_Task requirements_
Convert the lines of the entries, from the line containing "Out of all in" through the last line of the entries, into a numbered list. Omit any blank lines.

_Records for processing_
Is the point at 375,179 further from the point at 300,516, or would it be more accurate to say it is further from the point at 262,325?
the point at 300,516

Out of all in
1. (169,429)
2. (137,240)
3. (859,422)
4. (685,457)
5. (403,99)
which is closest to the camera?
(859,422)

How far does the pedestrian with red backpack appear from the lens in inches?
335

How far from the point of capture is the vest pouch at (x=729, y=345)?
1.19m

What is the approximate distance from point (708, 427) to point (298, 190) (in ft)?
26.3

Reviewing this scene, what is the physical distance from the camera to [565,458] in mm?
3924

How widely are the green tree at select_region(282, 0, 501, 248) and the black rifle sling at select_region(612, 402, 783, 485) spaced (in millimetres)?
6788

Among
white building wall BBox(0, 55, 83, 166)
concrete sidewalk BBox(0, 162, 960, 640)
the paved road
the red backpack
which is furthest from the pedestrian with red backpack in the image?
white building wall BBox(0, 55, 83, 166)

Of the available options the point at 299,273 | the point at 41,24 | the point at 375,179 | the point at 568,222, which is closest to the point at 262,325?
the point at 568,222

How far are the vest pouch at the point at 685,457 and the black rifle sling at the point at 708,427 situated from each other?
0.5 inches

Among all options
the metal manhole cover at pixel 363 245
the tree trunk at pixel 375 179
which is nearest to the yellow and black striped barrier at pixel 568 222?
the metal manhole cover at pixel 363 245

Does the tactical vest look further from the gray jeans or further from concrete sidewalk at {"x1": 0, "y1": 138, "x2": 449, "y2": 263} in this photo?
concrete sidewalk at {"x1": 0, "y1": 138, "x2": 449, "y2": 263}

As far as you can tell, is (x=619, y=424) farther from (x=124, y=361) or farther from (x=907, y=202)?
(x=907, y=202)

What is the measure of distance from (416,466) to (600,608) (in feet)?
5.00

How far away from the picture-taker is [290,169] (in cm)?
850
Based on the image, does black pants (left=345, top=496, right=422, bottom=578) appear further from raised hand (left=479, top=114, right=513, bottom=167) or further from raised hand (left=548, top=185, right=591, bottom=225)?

_Solution to the problem_
1. Out of all in
2. 1. (169,429)
3. 2. (137,240)
4. 3. (859,422)
5. 4. (685,457)
6. 5. (403,99)
7. which is closest to the camera?
8. (859,422)
9. How far does the pedestrian with red backpack appear from the lens in inches?
10. 335
11. How far from the point of capture is the vest pouch at (x=729, y=345)?
12. 1.19m
13. What is the approximate distance from point (708, 427) to point (298, 190) (in ft)?
14. 26.3
15. Reviewing this scene, what is the physical distance from the camera to [565,458] in mm?
16. 3924
17. How widely are the green tree at select_region(282, 0, 501, 248) and the black rifle sling at select_region(612, 402, 783, 485) spaced (in millimetres)?
18. 6788
19. Among
20. white building wall BBox(0, 55, 83, 166)
21. concrete sidewalk BBox(0, 162, 960, 640)
22. the paved road
23. the red backpack
24. which is furthest from the pedestrian with red backpack in the image?
25. white building wall BBox(0, 55, 83, 166)
26. Of the available options the point at 299,273 | the point at 41,24 | the point at 375,179 | the point at 568,222, which is closest to the point at 262,325?
27. the point at 568,222
28. How far are the vest pouch at the point at 685,457 and the black rifle sling at the point at 708,427 situated from each other?
29. 0.5 inches
30. Among all options
31. the metal manhole cover at pixel 363 245
32. the tree trunk at pixel 375 179
33. which is nearest to the yellow and black striped barrier at pixel 568 222?
34. the metal manhole cover at pixel 363 245
35. Does the tactical vest look further from the gray jeans or further from concrete sidewalk at {"x1": 0, "y1": 138, "x2": 449, "y2": 263} in this photo?
36. concrete sidewalk at {"x1": 0, "y1": 138, "x2": 449, "y2": 263}
37. As far as you can tell, is (x=619, y=424) farther from (x=124, y=361) or farther from (x=907, y=202)?
38. (x=907, y=202)
39. What is the measure of distance from (416,466) to (600,608) (in feet)?
40. 5.00
41. How far away from the picture-taker is [290,169] (in cm)?
42. 850
43. Based on the image, does black pants (left=345, top=496, right=422, bottom=578) appear further from raised hand (left=479, top=114, right=513, bottom=167) or further from raised hand (left=548, top=185, right=591, bottom=225)?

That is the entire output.